Der letzte Punkt, der mir sauer aufgestoßen ist, ist die einfach nichts sagende, komplett deplaziert wirkende und unstimmige Musik, von der ich glaube, dass den ganzen Film immer nur ein und derselbe Track gespielt wurde. Ich kann nicht bestreiten, dass Voodoo Child nicht auch seine guten Momente und Ideen hatte. Leider davon aber viel zu wenig und alle erst in den letzten 15-20 Minuten. Der visuelle Style passt zwar überhaupt nicht zu Lovecraft, aber hätte in einem anderen Film mit interessanterer Geschichte und Figuren funktionieren können. Auch wie das Wasser im Fluss zurück fließt war ganz nett, aber solche Momente gab es hier einfach viel zu wenig. Was schade ist. Haller hat mit Die, Monster, Die! gezeigt, dass er in der Lage ist einen stimmigen Gruselfilm zu drehen und auch hier sind Ansätze davon zu erkennen, doch wenn man weißt, dass er in seiner ganzen Karriere gerade einmal für acht Filme verantwortlich war, fragt man sich, ob dieser vielleicht nicht nur ein Zufallstreffer gewesen ist.

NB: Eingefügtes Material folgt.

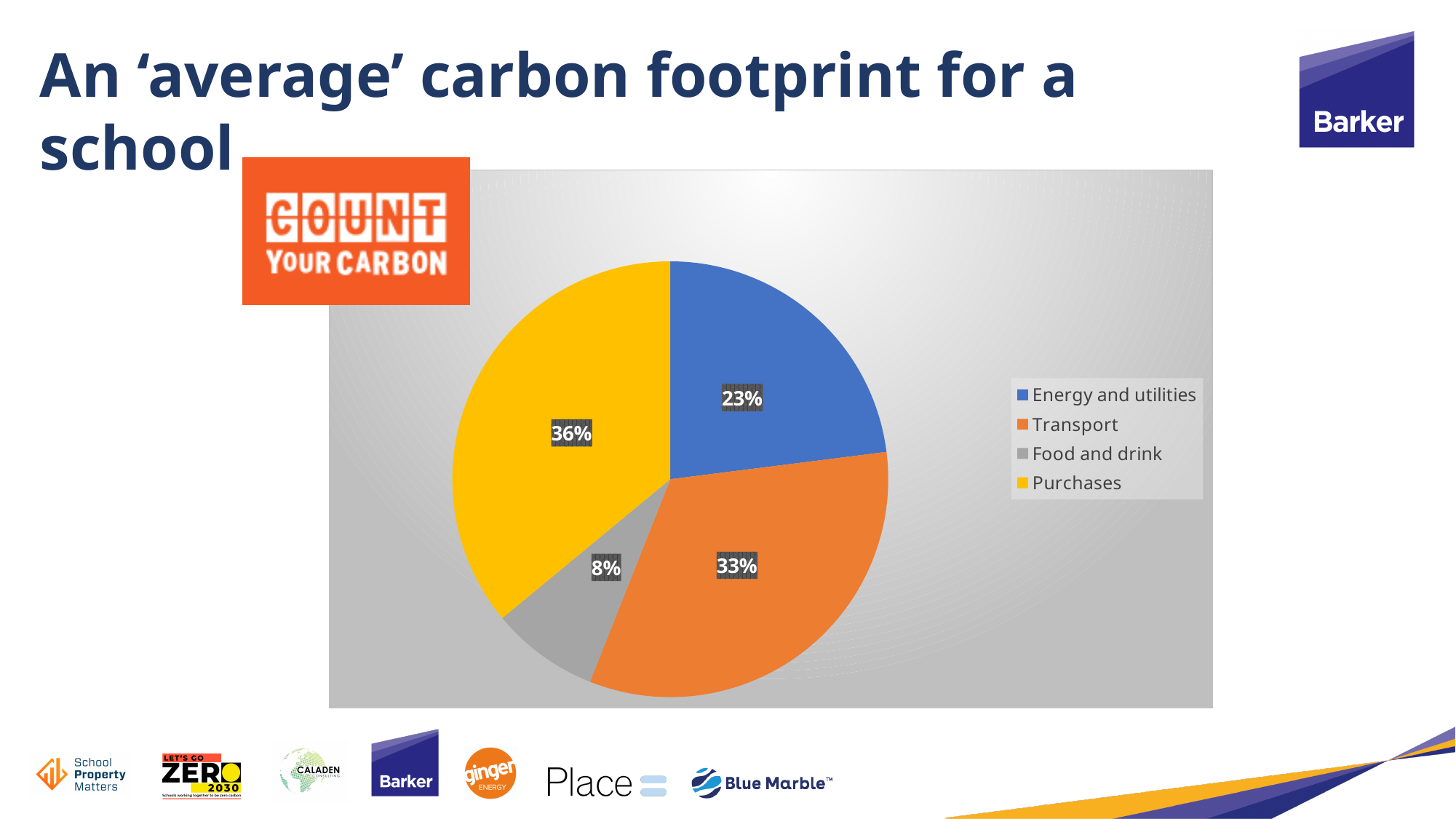
Which category has the smallest share of the pie? Food and drink Which is larger, Transport or Energy and utilities? Transport What share of the carbon footprint is Transport? 33% How many categories does the pie chart have? 4 What share of the carbon footprint is Energy and utilities? 23% Which category is shown in yellow? Purchases What share of the carbon footprint is Food and drink? 8% What kind of chart is shown on the slide? Pie chart What share of the carbon footprint is Purchases? 36% What colour is the Transport slice? Orange Which category has the largest share of the pie? Purchases What is the difference in percentage points between Purchases and Energy and utilities? 13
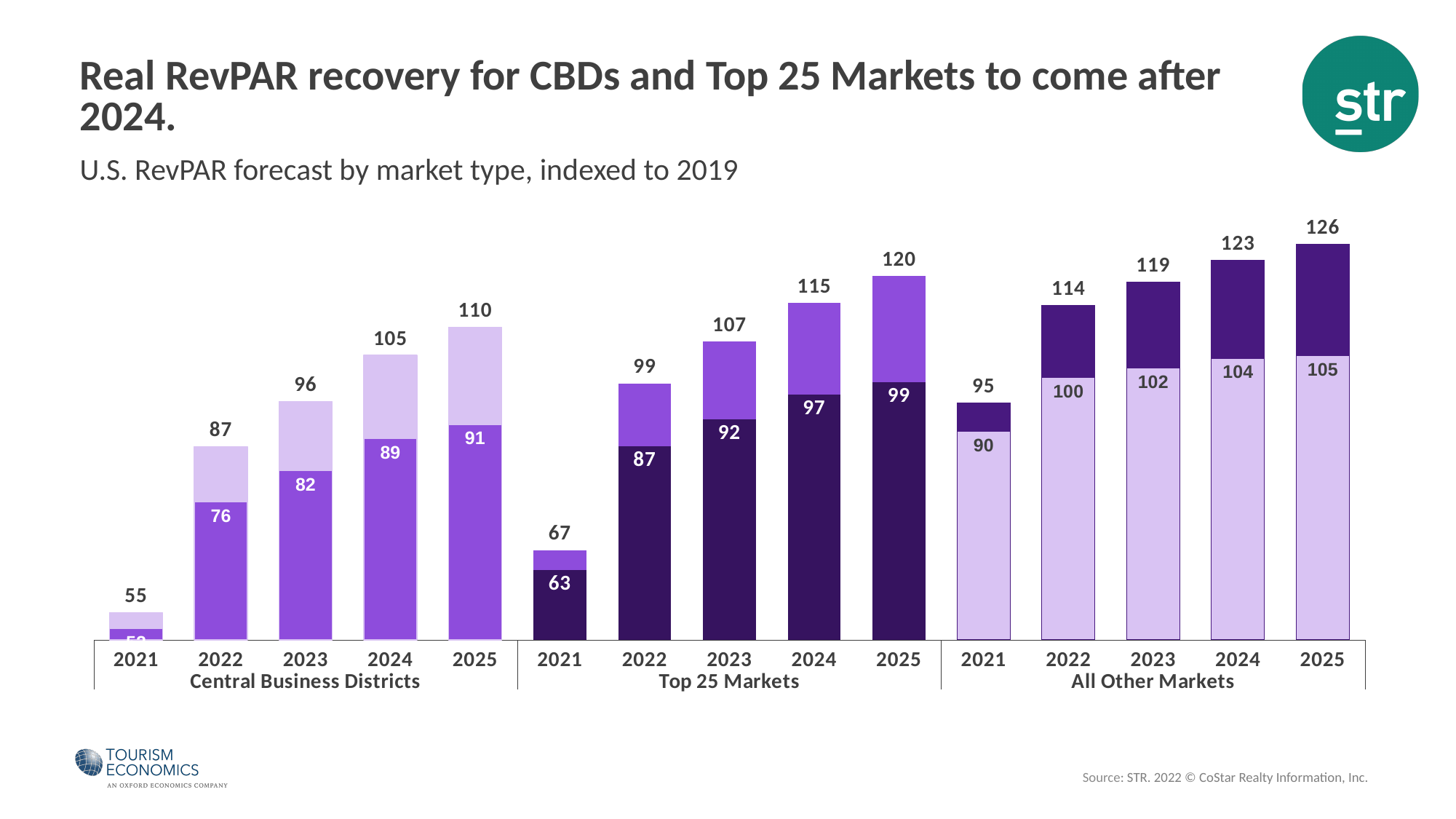
What is the value shown above the 2021 bar for Top 25 Markets? 67 Which is larger: the 2024 total for Central Business Districts or the 2023 total for Top 25 Markets? 2023 total for Top 25 Markets (107) How many market types are shown on the x axis? 3 What is the difference between the total value (120) and the lower segment value (99) of the 2025 bar for Top 25 Markets? 21 What is the difference between the 2025 total for All Other Markets and the 2025 total for Central Business Districts? 16 What is the value shown above the 2024 bar for All Other Markets? 123 What is the total value shown above the 2025 bar for Central Business Districts? 110 Which bar has the highest total value on the chart? All Other Markets 2025 (126) Do the total values for Central Business Districts rise or fall from 2021 to 2025? Rise What kind of chart is shown on the slide? Stacked bar chart Which bar has the lowest total value on the chart? Central Business Districts 2021 (55) What value is printed inside the lower segment of the 2023 bar for Top 25 Markets? 92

Nach The Dunwich Horror sollte es jedenfalls 8 Jahre dauern, bis man ihm wieder einen Film anvertraute (Buck Rogers von 1979) und ganze 15 bis sich wieder jemand an die Umsetzung einer Geschichte von Lovecraft trauen sollte (Stuart Gordan 1985 mit Re-Animator) und das ist kein großes Wunder. Immerhin ist er die mit Abstand schlechteste Lovecraftadaption, die mir zu Gesicht gekommen ist und ich habe fast 2 Dutzend davon gesehen. Weil kleine Qualitäten noch zu erkennen sind und die lächerlichen Stellen ihn fast schon wieder unterhaltsam machen: 3 von 10 Punkten.